### WHAT TO WORK ON
Look through the data below for the line with "site RUA_S1_M7." and the line with "United States, site archbold_FL-22.", then output those two and all lines in between, exactly as written.
[EXERCISE MATERIAL Boundary: Start]
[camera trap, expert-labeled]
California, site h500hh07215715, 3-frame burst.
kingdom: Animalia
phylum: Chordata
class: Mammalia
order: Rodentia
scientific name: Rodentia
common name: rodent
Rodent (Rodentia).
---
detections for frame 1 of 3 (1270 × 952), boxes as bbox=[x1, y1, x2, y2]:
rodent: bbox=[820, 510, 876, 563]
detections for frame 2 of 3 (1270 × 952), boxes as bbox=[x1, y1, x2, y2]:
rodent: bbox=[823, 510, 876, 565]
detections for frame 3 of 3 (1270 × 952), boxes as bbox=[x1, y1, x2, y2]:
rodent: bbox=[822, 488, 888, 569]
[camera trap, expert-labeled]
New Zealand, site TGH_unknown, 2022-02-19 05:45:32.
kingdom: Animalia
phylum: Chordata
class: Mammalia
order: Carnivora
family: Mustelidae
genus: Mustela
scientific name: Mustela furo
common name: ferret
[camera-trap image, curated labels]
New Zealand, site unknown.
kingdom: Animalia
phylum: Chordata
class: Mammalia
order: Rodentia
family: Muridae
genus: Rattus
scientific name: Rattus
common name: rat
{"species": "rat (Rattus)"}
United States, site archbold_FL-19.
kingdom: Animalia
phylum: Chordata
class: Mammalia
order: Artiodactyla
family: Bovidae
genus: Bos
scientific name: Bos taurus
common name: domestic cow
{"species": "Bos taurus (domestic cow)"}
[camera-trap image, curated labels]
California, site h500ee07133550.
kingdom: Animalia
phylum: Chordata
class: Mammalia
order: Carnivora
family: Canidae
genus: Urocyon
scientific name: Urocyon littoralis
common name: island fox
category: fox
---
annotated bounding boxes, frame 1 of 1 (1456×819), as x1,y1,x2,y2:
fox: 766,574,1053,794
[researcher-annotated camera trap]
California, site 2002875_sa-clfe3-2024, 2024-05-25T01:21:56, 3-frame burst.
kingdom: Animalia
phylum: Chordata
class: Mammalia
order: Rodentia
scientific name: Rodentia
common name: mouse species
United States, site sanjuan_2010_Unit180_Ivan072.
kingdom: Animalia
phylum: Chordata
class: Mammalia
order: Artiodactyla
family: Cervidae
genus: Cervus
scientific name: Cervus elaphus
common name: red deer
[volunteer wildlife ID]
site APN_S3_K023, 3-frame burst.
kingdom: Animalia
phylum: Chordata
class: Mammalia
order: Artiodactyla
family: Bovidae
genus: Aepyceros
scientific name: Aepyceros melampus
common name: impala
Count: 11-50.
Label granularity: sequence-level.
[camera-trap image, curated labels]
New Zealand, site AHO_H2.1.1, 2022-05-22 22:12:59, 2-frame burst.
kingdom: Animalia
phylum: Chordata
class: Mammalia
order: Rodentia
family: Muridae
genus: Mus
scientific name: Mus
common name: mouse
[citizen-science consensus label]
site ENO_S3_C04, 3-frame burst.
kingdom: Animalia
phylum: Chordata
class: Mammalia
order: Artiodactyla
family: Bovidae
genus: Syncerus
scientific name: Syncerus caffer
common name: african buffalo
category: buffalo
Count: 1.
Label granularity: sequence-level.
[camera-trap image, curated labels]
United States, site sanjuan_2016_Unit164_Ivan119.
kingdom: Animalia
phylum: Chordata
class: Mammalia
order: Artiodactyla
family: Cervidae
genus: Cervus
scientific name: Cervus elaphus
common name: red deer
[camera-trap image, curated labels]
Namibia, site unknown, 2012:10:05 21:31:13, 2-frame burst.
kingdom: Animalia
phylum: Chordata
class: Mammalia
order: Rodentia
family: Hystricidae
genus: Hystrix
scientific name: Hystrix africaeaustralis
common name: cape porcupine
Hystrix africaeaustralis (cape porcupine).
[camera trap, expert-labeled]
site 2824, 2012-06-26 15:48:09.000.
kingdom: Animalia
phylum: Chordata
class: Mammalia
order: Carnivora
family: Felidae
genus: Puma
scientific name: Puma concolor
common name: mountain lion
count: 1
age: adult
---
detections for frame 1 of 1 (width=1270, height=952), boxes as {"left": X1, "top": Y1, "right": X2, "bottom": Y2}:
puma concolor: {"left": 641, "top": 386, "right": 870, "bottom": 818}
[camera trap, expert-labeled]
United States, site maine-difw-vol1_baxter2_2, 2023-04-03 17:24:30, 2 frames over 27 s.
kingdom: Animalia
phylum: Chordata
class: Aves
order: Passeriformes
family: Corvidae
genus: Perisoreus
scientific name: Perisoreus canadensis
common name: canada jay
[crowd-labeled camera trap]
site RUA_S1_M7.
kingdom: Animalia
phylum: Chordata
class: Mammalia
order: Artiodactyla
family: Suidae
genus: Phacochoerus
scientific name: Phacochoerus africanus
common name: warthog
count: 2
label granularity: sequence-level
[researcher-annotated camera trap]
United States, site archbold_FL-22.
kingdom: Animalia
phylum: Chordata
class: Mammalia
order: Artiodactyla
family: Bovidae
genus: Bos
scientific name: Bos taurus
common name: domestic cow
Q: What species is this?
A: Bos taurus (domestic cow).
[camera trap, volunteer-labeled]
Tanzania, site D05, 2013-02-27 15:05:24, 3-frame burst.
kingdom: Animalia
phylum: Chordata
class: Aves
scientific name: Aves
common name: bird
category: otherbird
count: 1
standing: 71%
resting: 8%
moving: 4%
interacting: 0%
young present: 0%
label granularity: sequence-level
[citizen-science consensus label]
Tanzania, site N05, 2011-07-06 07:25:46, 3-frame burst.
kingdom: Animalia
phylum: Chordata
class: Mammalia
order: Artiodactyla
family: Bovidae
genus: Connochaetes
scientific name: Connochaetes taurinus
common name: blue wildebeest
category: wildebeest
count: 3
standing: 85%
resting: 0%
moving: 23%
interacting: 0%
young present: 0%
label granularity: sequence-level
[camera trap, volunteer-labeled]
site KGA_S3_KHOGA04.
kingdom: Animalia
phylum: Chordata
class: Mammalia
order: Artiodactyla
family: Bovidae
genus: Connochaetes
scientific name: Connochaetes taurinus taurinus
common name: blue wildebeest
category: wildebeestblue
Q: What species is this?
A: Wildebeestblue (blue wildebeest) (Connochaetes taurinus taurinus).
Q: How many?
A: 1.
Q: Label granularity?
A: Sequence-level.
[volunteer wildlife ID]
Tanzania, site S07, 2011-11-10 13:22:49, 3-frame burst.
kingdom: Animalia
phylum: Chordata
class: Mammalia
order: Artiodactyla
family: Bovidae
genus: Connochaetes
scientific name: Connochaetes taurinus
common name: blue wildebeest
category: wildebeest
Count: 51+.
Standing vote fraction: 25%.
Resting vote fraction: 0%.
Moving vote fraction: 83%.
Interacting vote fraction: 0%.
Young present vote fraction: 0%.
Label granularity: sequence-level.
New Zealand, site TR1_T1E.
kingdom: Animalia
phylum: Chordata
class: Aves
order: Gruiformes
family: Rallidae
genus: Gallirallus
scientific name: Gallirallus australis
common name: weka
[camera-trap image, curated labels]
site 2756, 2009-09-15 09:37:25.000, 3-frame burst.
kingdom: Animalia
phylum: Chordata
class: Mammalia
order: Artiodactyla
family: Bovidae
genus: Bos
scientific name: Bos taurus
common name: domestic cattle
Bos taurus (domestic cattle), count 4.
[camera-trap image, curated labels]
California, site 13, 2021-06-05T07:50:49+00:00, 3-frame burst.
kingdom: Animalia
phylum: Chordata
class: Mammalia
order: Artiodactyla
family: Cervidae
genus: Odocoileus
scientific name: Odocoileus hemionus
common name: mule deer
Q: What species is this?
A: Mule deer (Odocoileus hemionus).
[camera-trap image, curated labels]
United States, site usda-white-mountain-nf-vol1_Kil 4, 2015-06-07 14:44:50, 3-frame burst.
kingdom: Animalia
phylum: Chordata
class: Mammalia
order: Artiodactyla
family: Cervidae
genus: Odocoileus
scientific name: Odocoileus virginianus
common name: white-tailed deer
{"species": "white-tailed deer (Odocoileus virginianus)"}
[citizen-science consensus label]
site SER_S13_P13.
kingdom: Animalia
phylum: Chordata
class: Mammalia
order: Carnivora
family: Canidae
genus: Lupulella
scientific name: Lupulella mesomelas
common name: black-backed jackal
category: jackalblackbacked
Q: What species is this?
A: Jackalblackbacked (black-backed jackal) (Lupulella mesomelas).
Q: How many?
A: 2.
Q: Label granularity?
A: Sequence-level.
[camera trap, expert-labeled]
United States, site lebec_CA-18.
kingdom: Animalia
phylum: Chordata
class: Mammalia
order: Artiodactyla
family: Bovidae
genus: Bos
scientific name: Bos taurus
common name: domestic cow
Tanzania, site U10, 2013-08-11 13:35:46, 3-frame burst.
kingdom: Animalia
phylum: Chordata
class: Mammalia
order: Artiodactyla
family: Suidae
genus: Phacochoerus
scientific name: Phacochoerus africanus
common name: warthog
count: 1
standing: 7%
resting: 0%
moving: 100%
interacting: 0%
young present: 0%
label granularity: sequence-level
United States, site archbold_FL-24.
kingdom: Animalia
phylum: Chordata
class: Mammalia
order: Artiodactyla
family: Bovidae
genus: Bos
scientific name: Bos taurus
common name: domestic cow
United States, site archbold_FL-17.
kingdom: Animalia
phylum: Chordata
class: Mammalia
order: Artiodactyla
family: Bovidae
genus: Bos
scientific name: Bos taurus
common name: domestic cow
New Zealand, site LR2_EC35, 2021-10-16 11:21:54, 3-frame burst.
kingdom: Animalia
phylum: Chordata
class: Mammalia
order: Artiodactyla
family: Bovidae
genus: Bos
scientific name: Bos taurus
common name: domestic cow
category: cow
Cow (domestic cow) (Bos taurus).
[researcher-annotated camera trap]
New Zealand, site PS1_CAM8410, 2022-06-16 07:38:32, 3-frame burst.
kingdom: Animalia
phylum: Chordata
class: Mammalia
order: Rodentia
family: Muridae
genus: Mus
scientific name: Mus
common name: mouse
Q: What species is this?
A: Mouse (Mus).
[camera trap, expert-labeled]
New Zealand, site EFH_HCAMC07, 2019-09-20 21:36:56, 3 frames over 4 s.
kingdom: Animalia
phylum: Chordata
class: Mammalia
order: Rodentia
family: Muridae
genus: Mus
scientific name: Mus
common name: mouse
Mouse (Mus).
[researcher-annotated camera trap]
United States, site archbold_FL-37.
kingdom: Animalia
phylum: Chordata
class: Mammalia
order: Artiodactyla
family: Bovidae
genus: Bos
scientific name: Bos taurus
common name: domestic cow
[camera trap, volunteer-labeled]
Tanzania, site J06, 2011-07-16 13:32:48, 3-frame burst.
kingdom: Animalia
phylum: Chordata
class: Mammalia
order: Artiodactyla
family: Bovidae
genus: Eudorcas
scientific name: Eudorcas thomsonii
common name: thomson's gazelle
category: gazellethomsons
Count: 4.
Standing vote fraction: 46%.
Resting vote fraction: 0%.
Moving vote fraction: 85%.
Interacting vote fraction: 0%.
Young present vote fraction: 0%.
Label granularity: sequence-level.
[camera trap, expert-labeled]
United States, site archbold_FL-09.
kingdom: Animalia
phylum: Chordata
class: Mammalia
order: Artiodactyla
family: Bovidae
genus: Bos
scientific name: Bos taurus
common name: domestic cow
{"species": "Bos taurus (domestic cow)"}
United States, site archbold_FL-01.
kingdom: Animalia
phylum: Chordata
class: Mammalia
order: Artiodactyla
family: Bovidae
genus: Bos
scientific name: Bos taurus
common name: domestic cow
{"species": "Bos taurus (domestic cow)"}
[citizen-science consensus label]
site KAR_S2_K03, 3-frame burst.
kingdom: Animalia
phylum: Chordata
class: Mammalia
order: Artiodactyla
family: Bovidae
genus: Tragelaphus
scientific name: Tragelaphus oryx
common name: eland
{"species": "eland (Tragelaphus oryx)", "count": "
[EXERCISE MATERIAL Boundary: End]
### FINISHED EXERCISE
site RUA_S1_M7.
kingdom: Animalia
phylum: Chordata
class: Mammalia
order: Artiodactyla
family: Suidae
genus: Phacochoerus
scientific name: Phacochoerus africanus
common name: warthog
count: 2
label granularity: sequence-level
[researcher-annotated camera trap]
United States, site archbold_FL-22.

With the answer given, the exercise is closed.